─── Provided records ───

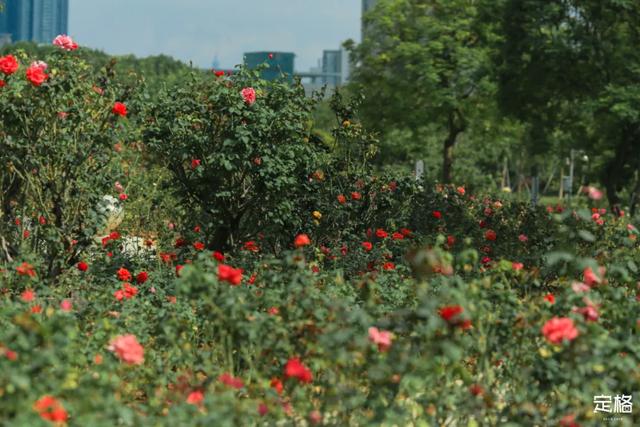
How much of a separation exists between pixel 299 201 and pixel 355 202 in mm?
699

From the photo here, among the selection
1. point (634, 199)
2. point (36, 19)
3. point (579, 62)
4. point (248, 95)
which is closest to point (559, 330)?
point (248, 95)

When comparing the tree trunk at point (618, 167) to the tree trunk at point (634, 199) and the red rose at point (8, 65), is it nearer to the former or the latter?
the tree trunk at point (634, 199)

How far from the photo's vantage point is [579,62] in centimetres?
1628

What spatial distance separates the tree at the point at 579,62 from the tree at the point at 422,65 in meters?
6.05

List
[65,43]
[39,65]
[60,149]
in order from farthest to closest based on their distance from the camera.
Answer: [65,43] → [60,149] → [39,65]

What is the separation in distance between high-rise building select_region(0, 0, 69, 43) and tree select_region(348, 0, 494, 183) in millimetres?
158474

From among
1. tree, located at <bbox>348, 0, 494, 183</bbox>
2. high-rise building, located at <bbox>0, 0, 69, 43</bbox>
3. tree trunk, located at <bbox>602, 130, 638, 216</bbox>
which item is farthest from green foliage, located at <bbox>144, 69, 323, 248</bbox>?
high-rise building, located at <bbox>0, 0, 69, 43</bbox>

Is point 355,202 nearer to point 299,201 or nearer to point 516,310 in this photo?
point 299,201

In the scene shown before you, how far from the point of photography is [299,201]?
853 cm

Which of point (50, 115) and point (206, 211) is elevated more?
point (50, 115)

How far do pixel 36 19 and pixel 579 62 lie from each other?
181450 mm

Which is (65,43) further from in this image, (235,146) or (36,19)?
(36,19)

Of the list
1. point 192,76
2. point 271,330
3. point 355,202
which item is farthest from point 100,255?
point 271,330

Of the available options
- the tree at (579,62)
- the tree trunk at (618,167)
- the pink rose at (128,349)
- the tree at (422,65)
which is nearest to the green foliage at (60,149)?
the pink rose at (128,349)
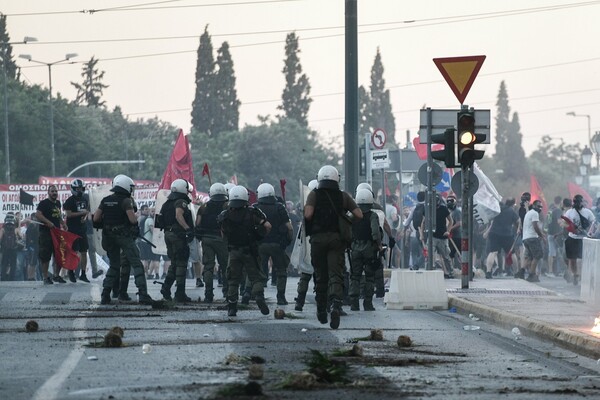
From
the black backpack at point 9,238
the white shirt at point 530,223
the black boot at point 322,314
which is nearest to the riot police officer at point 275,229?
the black boot at point 322,314

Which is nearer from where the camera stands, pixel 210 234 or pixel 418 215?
pixel 210 234

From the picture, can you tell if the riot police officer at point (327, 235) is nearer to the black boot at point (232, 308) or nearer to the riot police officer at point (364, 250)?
the black boot at point (232, 308)

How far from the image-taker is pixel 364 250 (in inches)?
780

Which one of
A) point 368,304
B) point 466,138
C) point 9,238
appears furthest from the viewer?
point 9,238

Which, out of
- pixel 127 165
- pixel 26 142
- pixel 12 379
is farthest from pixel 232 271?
pixel 127 165

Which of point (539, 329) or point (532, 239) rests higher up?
point (532, 239)

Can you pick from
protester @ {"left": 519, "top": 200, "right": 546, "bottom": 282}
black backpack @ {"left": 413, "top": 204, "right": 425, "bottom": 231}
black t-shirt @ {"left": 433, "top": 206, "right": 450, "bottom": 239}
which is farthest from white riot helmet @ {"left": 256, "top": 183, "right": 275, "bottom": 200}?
protester @ {"left": 519, "top": 200, "right": 546, "bottom": 282}

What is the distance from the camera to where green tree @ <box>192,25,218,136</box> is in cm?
10947

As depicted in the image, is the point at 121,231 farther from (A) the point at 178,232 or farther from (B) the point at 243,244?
(B) the point at 243,244

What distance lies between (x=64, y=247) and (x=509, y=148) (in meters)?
162

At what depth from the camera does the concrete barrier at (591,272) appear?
19.7 m

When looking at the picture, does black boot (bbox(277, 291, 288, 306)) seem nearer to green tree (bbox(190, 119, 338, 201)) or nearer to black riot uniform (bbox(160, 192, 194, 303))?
black riot uniform (bbox(160, 192, 194, 303))

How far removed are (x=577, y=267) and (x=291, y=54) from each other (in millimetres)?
89309

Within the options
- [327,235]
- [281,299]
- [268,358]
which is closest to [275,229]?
[281,299]
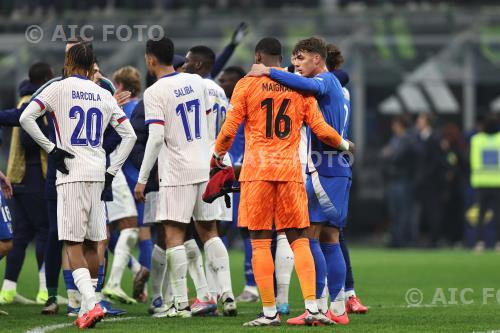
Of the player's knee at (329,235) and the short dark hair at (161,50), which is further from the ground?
the short dark hair at (161,50)

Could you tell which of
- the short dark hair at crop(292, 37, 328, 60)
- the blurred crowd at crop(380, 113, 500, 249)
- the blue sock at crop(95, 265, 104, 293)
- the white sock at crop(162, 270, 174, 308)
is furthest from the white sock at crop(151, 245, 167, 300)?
the blurred crowd at crop(380, 113, 500, 249)

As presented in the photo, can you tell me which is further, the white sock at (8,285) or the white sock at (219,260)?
the white sock at (8,285)

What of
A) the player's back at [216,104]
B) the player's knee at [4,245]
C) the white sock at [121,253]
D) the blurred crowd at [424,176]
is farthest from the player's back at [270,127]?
the blurred crowd at [424,176]

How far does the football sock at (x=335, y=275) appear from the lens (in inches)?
390

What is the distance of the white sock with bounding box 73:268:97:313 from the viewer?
30.3 feet

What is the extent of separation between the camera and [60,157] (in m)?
9.38

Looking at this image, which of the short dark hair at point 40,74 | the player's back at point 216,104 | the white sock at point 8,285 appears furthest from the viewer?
the white sock at point 8,285

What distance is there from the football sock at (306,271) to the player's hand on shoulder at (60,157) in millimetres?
1840

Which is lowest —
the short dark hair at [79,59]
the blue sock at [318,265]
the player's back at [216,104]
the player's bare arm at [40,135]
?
the blue sock at [318,265]

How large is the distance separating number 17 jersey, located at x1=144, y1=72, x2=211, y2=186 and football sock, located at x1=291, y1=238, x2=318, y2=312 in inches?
47.5

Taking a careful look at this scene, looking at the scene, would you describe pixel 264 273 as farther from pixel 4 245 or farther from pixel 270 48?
pixel 4 245

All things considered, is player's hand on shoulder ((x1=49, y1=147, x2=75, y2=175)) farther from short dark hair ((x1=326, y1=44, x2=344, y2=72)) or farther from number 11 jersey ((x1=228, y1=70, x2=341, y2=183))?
short dark hair ((x1=326, y1=44, x2=344, y2=72))

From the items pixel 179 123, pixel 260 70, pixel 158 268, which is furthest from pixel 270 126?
pixel 158 268

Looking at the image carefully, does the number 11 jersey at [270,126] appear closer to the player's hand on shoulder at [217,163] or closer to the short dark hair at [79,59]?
the player's hand on shoulder at [217,163]
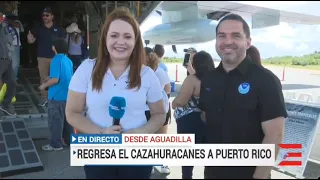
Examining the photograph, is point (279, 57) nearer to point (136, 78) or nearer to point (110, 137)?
point (136, 78)

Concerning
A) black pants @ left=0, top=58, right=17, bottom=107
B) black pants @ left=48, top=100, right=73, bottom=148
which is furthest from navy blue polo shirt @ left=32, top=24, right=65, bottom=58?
black pants @ left=48, top=100, right=73, bottom=148

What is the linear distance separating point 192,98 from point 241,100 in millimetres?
991

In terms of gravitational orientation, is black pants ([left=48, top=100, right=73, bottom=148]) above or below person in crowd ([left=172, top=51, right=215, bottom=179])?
below

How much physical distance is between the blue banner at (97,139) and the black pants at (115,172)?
0.40ft

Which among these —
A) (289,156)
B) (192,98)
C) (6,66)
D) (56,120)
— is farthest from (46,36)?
(289,156)

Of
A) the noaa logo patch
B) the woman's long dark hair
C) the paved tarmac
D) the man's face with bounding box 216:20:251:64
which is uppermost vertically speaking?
the man's face with bounding box 216:20:251:64

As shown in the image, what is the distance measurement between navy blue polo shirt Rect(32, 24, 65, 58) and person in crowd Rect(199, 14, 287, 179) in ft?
11.4

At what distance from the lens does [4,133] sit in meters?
3.22

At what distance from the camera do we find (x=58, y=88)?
10.6 feet

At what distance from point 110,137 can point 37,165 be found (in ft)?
5.87

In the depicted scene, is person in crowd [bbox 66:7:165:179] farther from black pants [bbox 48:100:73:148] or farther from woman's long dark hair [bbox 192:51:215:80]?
black pants [bbox 48:100:73:148]

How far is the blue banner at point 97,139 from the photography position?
4.48 feet

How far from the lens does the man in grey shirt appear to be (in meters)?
3.61

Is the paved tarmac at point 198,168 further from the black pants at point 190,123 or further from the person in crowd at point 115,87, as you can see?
the person in crowd at point 115,87
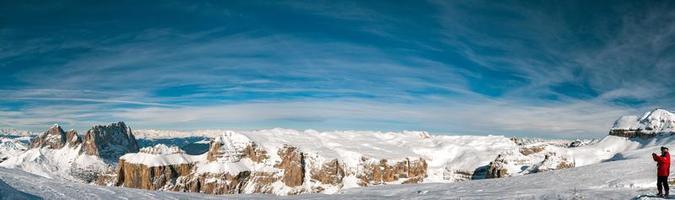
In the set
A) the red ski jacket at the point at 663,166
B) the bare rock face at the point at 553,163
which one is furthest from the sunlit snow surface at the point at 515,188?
the bare rock face at the point at 553,163

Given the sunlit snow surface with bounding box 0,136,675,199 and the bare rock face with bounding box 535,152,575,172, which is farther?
the bare rock face with bounding box 535,152,575,172

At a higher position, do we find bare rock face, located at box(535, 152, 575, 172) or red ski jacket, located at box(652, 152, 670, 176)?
red ski jacket, located at box(652, 152, 670, 176)

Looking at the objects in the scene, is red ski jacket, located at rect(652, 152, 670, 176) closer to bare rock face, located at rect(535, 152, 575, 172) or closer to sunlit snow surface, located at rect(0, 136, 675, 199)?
sunlit snow surface, located at rect(0, 136, 675, 199)

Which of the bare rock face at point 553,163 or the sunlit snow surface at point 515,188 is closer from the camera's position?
the sunlit snow surface at point 515,188

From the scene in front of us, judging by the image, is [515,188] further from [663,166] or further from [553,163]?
[553,163]

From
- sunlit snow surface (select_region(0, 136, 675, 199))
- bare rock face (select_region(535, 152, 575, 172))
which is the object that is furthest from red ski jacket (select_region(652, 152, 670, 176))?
bare rock face (select_region(535, 152, 575, 172))

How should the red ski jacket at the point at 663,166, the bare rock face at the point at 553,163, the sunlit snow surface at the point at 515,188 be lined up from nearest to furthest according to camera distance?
the sunlit snow surface at the point at 515,188 → the red ski jacket at the point at 663,166 → the bare rock face at the point at 553,163

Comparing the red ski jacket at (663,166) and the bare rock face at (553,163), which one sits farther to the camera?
the bare rock face at (553,163)

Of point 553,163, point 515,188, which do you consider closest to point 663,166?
point 515,188

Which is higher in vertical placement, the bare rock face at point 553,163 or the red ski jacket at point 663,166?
the red ski jacket at point 663,166

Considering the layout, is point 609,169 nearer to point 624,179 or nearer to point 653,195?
point 624,179

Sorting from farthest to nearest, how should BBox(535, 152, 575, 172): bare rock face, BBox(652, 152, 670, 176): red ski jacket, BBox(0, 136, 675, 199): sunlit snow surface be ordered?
1. BBox(535, 152, 575, 172): bare rock face
2. BBox(652, 152, 670, 176): red ski jacket
3. BBox(0, 136, 675, 199): sunlit snow surface

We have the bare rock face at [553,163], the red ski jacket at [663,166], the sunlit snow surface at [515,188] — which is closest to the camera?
the sunlit snow surface at [515,188]

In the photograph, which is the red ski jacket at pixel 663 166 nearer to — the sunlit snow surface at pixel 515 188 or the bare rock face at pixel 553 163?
the sunlit snow surface at pixel 515 188
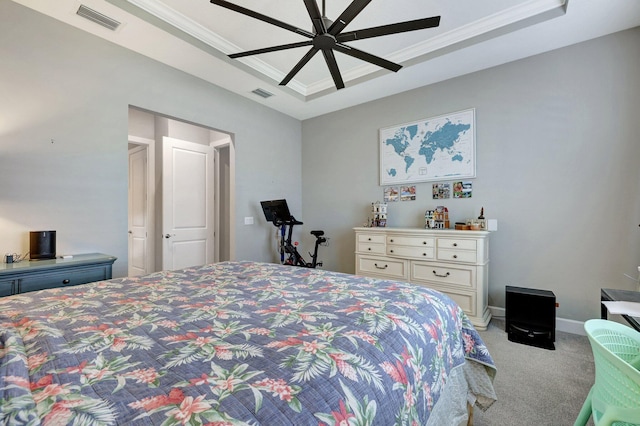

───

#### Task brief
Pull out each line above that contains the word "jersey", and copy those lines in full.

#### Result for this exercise
How large is the distance separating number 17 jersey, located at x1=144, y1=72, x2=211, y2=186 and football sock, located at x1=291, y1=238, x2=318, y2=312 in inches?
All things considered, is player's hand on shoulder ((x1=49, y1=147, x2=75, y2=175)) farther from short dark hair ((x1=326, y1=44, x2=344, y2=72)) or farther from number 11 jersey ((x1=228, y1=70, x2=341, y2=183))?
Looking at the image carefully, does the number 11 jersey at [270,126] appear closer to the player's hand on shoulder at [217,163] or closer to the short dark hair at [79,59]?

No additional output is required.